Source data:
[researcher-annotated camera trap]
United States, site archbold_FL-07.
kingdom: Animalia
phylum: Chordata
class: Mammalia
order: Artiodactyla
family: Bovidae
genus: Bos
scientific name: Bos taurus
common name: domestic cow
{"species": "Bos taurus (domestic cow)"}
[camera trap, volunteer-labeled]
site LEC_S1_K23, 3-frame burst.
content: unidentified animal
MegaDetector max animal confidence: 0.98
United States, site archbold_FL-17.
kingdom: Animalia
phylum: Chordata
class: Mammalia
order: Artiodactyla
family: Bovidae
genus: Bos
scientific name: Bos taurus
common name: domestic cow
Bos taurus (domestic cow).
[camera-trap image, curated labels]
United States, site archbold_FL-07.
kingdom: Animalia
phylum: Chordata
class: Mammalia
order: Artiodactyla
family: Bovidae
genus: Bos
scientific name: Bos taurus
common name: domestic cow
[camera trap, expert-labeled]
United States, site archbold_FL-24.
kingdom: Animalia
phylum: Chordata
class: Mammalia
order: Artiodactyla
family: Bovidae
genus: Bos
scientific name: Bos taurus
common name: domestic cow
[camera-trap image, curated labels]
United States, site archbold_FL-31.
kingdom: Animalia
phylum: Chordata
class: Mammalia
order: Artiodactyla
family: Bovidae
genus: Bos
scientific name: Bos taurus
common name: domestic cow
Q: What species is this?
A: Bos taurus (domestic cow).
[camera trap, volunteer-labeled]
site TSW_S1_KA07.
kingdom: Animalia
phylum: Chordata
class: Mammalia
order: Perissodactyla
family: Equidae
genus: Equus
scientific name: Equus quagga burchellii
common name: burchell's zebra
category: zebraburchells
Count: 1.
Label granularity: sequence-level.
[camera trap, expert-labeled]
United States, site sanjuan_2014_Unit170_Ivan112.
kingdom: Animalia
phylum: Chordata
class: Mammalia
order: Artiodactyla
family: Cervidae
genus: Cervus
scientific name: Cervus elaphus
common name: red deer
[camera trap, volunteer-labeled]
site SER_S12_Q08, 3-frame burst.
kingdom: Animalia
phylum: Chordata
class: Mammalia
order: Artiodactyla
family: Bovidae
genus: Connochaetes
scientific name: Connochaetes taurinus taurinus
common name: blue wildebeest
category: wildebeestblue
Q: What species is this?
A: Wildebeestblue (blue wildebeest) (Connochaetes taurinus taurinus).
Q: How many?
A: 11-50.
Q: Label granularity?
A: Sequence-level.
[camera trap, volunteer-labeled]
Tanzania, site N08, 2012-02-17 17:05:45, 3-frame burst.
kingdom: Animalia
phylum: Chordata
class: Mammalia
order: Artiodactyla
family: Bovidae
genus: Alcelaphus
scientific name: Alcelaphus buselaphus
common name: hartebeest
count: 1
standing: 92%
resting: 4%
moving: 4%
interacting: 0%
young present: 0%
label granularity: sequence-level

ASSIGNED TASK:
Copy all the data. Match it exactly.

ANSWER TO THIS EXERCISE:
[researcher-annotated camera trap]
United States, site archbold_FL-07.
kingdom: Animalia
phylum: Chordata
class: Mammalia
order: Artiodactyla
family: Bovidae
genus: Bos
scientific name: Bos taurus
common name: domestic cow
{"species": "Bos taurus (domestic cow)"}
[camera trap, volunteer-labeled]
site LEC_S1_K23, 3-frame burst.
content: unidentified animal
MegaDetector max animal confidence: 0.98
United States, site archbold_FL-17.
kingdom: Animalia
phylum: Chordata
class: Mammalia
order: Artiodactyla
family: Bovidae
genus: Bos
scientific name: Bos taurus
common name: domestic cow
Bos taurus (domestic cow).
[camera-trap image, curated labels]
United States, site archbold_FL-07.
kingdom: Animalia
phylum: Chordata
class: Mammalia
order: Artiodactyla
family: Bovidae
genus: Bos
scientific name: Bos taurus
common name: domestic cow
[camera trap, expert-labeled]
United States, site archbold_FL-24.
kingdom: Animalia
phylum: Chordata
class: Mammalia
order: Artiodactyla
family: Bovidae
genus: Bos
scientific name: Bos taurus
common name: domestic cow
[camera-trap image, curated labels]
United States, site archbold_FL-31.
kingdom: Animalia
phylum: Chordata
class: Mammalia
order: Artiodactyla
family: Bovidae
genus: Bos
scientific name: Bos taurus
common name: domestic cow
Q: What species is this?
A: Bos taurus (domestic cow).
[camera trap, volunteer-labeled]
site TSW_S1_KA07.
kingdom: Animalia
phylum: Chordata
class: Mammalia
order: Perissodactyla
family: Equidae
genus: Equus
scientific name: Equus quagga burchellii
common name: burchell's zebra
category: zebraburchells
Count: 1.
Label granularity: sequence-level.
[camera trap, expert-labeled]
United States, site sanjuan_2014_Unit170_Ivan112.
kingdom: Animalia
phylum: Chordata
class: Mammalia
order: Artiodactyla
family: Cervidae
genus: Cervus
scientific name: Cervus elaphus
common name: red deer
[camera trap, volunteer-labeled]
site SER_S12_Q08, 3-frame burst.
kingdom: Animalia
phylum: Chordata
class: Mammalia
order: Artiodactyla
family: Bovidae
genus: Connochaetes
scientific name: Connochaetes taurinus taurinus
common name: blue wildebeest
category: wildebeestblue
Q: What species is this?
A: Wildebeestblue (blue wildebeest) (Connochaetes taurinus taurinus).
Q: How many?
A: 11-50.
Q: Label granularity?
A: Sequence-level.
[camera trap, volunteer-labeled]
Tanzania, site N08, 2012-02-17 17:05:45, 3-frame burst.
kingdom: Animalia
phylum: Chordata
class: Mammalia
order: Artiodactyla
family: Bovidae
genus: Alcelaphus
scientific name: Alcelaphus buselaphus
common name: hartebeest
count: 1
standing: 92%
resting: 4%
moving: 4%
interacting: 0%
young present: 0%
label granularity: sequence-level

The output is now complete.